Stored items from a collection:
*****

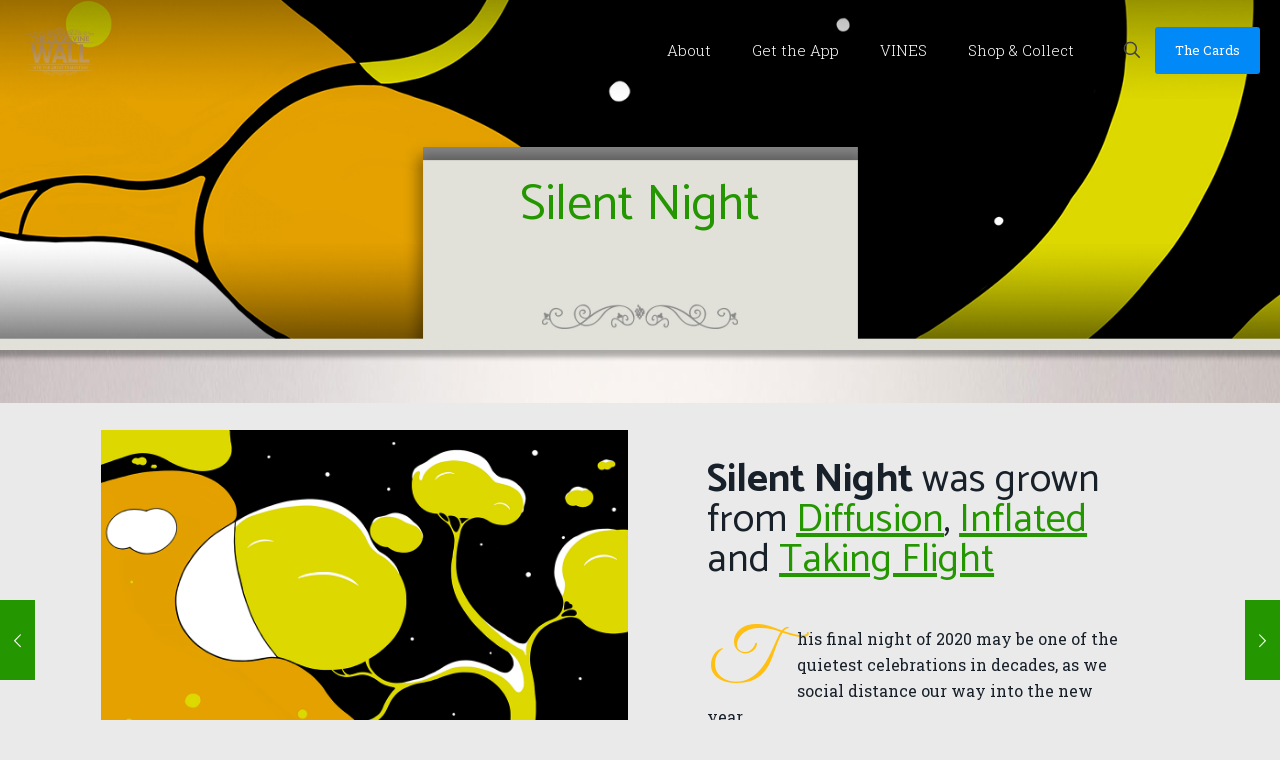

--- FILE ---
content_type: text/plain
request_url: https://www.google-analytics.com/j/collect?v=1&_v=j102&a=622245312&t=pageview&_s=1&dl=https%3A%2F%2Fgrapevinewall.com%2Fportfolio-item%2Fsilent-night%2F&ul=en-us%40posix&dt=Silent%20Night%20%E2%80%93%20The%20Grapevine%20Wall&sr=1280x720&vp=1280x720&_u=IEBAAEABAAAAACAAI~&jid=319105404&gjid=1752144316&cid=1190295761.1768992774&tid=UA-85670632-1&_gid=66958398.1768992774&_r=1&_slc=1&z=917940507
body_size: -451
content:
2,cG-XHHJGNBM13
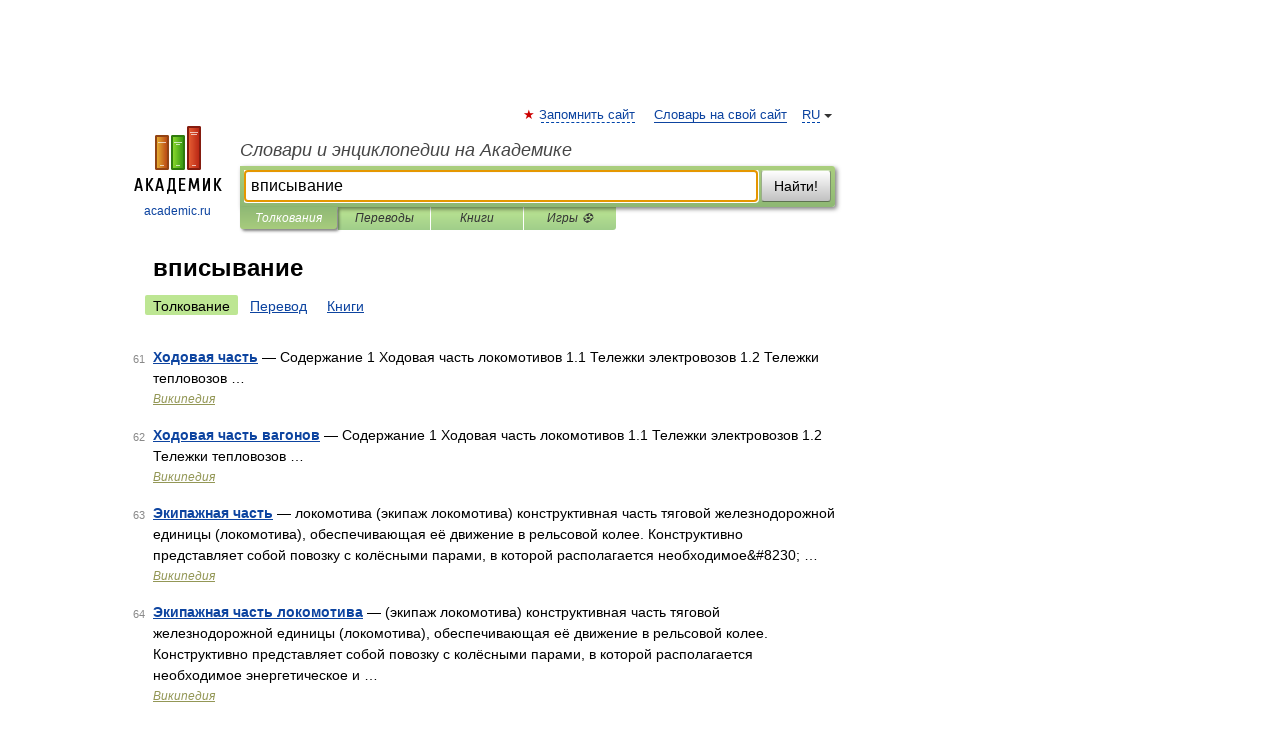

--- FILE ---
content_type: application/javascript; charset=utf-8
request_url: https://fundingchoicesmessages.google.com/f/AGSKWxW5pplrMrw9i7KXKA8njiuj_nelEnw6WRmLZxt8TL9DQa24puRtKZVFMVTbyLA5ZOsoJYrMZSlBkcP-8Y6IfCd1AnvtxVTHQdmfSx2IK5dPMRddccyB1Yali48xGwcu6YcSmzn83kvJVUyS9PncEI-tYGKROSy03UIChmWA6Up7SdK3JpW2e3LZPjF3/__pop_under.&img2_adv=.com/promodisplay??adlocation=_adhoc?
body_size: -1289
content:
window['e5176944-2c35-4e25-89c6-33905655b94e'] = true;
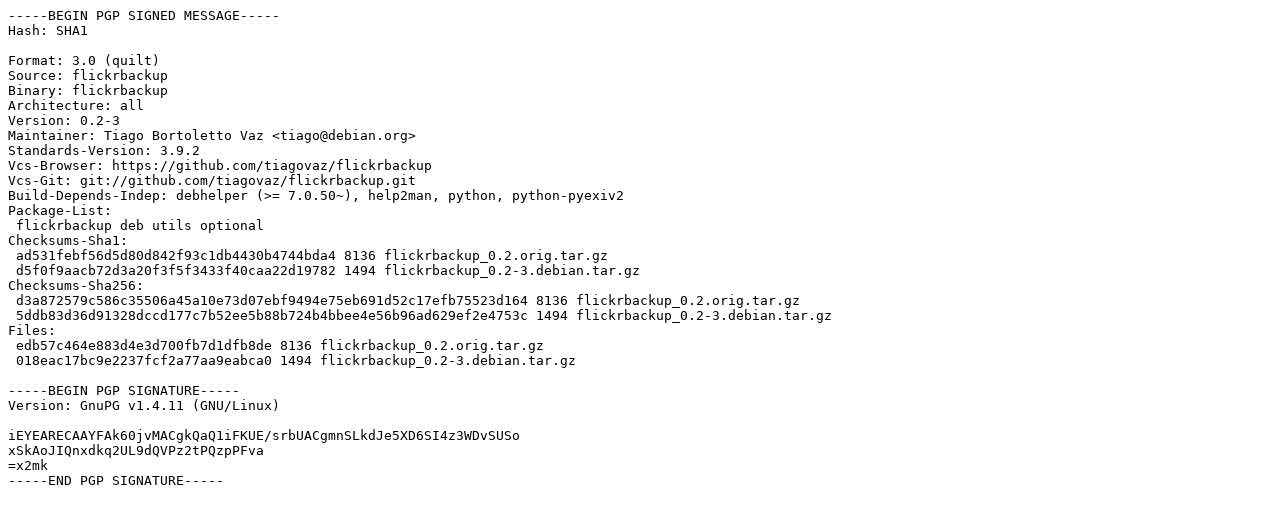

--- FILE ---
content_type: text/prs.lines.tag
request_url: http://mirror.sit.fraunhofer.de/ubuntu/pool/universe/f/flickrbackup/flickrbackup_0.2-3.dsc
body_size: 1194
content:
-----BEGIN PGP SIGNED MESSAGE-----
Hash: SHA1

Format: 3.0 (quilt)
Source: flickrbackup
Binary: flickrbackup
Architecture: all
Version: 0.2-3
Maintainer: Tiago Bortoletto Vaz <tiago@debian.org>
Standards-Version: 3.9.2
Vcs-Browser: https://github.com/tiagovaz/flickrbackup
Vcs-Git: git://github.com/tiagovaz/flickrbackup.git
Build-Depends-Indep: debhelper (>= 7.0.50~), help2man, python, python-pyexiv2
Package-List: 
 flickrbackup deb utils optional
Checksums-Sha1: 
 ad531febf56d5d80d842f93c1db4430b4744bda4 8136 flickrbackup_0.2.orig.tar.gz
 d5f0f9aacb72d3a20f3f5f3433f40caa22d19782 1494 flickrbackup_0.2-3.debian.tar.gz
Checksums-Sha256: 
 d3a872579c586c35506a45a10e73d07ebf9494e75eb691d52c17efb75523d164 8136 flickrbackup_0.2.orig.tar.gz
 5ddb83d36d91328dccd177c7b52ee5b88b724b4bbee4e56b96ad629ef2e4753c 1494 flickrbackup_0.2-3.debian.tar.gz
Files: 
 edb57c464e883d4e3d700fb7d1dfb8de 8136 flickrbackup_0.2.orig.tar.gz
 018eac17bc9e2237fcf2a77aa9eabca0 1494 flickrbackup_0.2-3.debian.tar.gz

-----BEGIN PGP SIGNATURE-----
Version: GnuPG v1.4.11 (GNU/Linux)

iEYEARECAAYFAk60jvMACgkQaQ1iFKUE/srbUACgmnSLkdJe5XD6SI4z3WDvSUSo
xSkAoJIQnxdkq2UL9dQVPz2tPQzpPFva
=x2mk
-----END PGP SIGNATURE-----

*****

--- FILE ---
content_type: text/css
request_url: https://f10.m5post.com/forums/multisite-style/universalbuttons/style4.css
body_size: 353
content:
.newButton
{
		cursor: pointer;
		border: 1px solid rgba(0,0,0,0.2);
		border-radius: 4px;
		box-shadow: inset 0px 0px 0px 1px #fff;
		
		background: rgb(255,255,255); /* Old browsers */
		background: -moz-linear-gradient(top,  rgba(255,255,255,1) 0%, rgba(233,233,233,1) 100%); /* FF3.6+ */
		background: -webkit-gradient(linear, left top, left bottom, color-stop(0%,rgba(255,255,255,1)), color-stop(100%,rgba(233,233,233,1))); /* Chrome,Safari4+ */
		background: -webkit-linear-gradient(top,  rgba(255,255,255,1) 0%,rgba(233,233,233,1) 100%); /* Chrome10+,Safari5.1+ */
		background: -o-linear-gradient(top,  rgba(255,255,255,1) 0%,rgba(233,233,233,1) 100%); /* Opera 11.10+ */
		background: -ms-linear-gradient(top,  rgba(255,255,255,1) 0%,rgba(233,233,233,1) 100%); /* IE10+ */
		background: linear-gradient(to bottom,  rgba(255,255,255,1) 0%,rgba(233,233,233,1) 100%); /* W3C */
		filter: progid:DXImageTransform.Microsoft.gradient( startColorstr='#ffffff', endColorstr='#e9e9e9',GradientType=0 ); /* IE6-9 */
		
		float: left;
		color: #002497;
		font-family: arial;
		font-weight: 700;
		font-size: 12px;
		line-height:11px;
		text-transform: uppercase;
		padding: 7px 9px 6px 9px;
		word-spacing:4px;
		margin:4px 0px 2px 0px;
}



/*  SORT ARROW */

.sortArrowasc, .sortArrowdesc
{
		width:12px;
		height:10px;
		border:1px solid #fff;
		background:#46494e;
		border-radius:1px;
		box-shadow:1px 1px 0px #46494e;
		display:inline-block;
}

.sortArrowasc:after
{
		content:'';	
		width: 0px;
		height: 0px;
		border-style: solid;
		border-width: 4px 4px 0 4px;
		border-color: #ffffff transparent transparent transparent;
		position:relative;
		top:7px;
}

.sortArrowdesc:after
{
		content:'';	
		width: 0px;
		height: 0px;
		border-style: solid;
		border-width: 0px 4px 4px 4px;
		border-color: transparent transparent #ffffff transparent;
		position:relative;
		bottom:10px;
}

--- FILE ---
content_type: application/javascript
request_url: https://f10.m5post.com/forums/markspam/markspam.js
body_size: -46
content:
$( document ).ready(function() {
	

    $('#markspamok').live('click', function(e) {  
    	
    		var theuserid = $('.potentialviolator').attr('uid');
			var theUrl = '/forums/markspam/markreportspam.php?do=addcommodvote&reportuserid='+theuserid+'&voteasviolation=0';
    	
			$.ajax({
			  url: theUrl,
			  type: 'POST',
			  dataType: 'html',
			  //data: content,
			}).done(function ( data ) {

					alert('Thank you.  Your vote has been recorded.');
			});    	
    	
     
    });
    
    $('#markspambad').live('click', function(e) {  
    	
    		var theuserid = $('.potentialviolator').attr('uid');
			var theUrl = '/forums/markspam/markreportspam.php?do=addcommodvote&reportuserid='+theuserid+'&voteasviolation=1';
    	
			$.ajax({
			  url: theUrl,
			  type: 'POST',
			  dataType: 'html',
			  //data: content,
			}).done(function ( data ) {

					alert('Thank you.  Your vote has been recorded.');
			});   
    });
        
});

*****

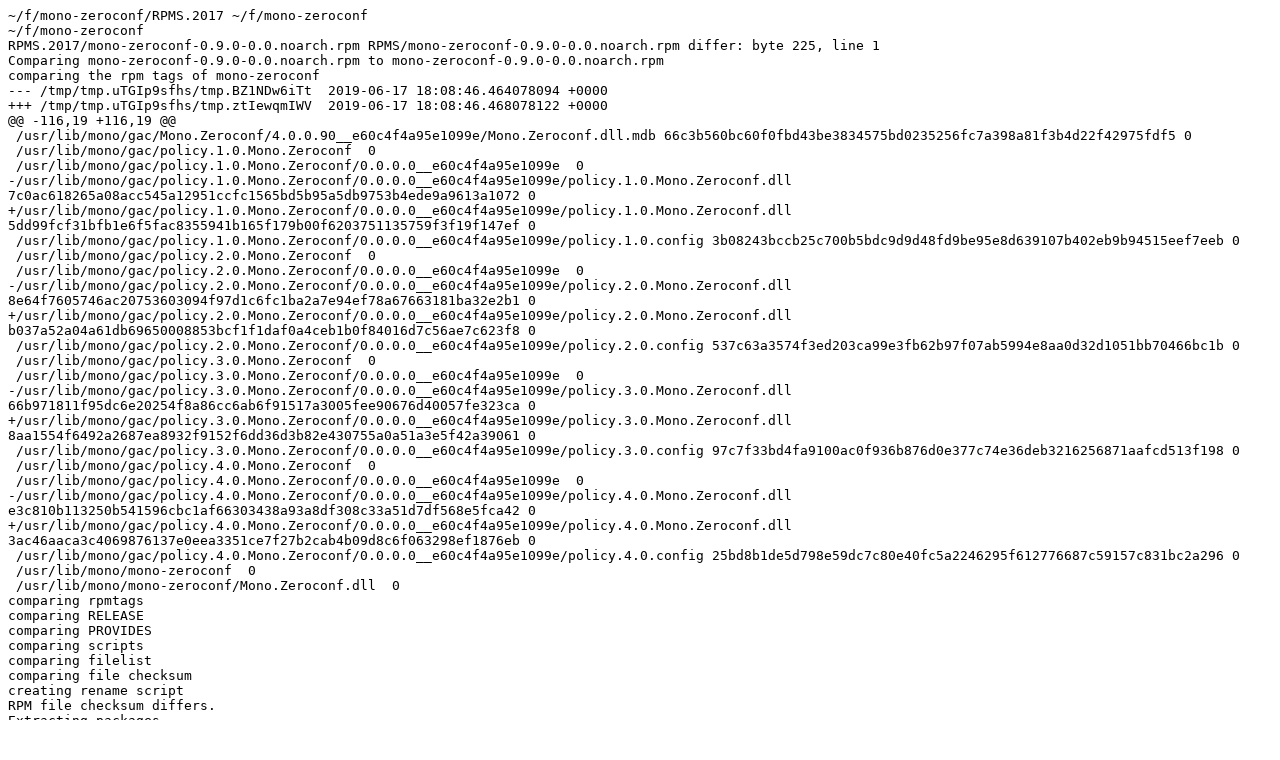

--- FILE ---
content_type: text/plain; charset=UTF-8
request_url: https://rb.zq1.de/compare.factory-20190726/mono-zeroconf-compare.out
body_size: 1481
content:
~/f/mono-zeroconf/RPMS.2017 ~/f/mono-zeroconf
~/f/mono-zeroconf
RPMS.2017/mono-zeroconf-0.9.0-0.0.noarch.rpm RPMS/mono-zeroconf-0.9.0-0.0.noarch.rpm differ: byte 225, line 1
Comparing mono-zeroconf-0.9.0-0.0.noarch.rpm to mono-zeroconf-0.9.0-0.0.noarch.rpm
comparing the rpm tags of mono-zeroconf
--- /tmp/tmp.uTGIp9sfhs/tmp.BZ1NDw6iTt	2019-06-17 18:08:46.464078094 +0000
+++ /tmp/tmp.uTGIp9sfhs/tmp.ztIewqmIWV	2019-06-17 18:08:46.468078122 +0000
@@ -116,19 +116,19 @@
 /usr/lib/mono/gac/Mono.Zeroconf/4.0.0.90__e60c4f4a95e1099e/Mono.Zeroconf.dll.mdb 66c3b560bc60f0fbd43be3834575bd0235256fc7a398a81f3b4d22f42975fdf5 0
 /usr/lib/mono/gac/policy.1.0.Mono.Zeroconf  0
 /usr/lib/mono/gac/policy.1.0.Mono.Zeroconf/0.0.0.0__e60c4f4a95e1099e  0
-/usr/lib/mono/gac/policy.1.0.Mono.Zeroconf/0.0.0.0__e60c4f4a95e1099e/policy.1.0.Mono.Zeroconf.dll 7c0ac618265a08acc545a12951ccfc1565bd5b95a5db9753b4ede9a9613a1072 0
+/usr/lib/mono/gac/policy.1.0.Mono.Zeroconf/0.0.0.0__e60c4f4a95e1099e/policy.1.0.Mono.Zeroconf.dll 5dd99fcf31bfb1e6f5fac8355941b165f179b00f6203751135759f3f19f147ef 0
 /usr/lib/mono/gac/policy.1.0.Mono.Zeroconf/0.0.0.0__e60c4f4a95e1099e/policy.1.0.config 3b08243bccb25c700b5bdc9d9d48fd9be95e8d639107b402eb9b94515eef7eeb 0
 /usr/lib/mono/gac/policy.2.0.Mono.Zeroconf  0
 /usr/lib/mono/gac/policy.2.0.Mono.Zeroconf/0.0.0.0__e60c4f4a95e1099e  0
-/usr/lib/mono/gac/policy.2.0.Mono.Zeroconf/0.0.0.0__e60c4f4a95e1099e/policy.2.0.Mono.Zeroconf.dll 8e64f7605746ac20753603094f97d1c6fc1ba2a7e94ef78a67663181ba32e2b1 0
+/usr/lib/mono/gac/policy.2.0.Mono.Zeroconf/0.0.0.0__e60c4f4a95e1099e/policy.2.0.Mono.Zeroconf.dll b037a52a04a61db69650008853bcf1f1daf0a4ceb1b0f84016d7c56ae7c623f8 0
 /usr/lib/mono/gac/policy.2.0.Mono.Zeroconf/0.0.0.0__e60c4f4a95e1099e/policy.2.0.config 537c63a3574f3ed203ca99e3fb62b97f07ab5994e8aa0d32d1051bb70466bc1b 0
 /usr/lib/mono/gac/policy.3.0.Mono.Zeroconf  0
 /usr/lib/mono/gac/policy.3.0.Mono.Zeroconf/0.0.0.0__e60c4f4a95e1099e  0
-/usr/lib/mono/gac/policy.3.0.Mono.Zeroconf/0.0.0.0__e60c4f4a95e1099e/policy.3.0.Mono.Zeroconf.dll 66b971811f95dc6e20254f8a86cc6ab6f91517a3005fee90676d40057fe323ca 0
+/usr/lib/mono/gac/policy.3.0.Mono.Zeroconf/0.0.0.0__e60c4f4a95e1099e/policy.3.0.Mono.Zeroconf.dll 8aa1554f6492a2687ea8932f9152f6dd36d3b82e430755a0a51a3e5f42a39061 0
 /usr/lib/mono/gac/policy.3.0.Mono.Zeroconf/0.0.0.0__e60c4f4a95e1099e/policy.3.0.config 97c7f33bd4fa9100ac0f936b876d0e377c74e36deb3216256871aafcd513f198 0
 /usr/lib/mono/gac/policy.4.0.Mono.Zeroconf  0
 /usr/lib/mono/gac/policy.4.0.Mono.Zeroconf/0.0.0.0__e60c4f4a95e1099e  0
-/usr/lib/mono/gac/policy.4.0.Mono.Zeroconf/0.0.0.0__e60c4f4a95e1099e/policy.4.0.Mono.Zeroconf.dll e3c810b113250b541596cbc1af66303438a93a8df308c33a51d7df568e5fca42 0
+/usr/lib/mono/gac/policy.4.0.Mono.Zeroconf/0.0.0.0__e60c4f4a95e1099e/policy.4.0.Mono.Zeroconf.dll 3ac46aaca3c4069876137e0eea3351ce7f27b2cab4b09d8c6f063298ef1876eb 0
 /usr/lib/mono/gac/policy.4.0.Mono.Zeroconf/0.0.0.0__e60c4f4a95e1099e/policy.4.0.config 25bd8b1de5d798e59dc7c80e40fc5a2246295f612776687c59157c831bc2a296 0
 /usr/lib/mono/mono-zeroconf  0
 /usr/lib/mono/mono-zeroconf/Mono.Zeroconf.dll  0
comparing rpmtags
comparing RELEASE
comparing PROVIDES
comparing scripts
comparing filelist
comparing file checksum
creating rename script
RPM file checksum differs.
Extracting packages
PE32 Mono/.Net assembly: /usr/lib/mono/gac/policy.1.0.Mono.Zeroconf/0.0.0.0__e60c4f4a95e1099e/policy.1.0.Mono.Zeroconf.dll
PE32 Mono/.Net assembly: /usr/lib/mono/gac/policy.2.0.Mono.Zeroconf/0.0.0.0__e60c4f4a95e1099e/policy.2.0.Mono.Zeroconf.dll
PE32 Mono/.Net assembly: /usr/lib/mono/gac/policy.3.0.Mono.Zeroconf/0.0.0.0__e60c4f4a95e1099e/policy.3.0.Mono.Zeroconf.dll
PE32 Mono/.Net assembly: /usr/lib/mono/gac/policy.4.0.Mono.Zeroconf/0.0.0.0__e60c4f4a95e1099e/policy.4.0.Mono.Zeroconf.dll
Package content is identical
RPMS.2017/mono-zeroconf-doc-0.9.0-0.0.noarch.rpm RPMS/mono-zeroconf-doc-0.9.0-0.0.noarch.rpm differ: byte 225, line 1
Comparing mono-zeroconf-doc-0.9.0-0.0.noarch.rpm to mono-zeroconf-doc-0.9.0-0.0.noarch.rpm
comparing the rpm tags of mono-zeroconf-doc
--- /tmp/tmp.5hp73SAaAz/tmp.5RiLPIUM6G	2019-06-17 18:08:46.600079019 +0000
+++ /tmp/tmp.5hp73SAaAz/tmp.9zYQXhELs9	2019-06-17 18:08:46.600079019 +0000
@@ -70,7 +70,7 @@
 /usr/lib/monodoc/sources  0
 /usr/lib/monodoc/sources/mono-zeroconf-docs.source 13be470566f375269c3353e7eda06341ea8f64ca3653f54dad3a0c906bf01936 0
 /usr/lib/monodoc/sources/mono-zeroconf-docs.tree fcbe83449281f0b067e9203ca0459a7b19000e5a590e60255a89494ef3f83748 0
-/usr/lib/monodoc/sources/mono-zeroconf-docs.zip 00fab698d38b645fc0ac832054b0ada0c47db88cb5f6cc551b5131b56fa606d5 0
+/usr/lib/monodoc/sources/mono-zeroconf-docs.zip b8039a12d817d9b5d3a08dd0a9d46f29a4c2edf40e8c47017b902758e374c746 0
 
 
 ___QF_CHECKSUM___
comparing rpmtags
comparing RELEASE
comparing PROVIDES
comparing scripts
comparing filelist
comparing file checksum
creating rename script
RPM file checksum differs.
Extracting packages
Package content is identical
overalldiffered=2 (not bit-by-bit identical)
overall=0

*****

→ WORK ORDER:
Check each line above for "reportuserid" and please state only how many have it.

→ RESULT OF THIS EXERCISE:
2